** Input for this task follows **

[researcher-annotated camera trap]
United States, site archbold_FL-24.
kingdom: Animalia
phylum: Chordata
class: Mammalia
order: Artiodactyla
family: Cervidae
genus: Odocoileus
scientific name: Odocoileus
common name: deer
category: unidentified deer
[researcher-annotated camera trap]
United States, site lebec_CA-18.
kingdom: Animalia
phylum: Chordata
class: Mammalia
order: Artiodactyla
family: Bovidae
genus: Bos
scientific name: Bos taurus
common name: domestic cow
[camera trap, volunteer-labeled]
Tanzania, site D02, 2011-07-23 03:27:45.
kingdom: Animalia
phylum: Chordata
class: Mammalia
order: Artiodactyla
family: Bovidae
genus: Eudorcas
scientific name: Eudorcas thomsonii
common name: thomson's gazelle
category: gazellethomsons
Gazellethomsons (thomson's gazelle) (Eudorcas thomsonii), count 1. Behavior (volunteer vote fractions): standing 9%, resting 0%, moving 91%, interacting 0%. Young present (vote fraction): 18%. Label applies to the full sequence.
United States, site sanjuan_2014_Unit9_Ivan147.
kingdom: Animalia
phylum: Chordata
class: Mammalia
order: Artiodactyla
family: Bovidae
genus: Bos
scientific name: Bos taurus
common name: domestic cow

** End of Input for this task **

Your objective
Please copy each line of the records above that holds the word "scientific".

Answer to the exercise
scientific name: Odocoileus
scientific name: Bos taurus
scientific name: Eudorcas thomsonii
scientific name: Bos taurus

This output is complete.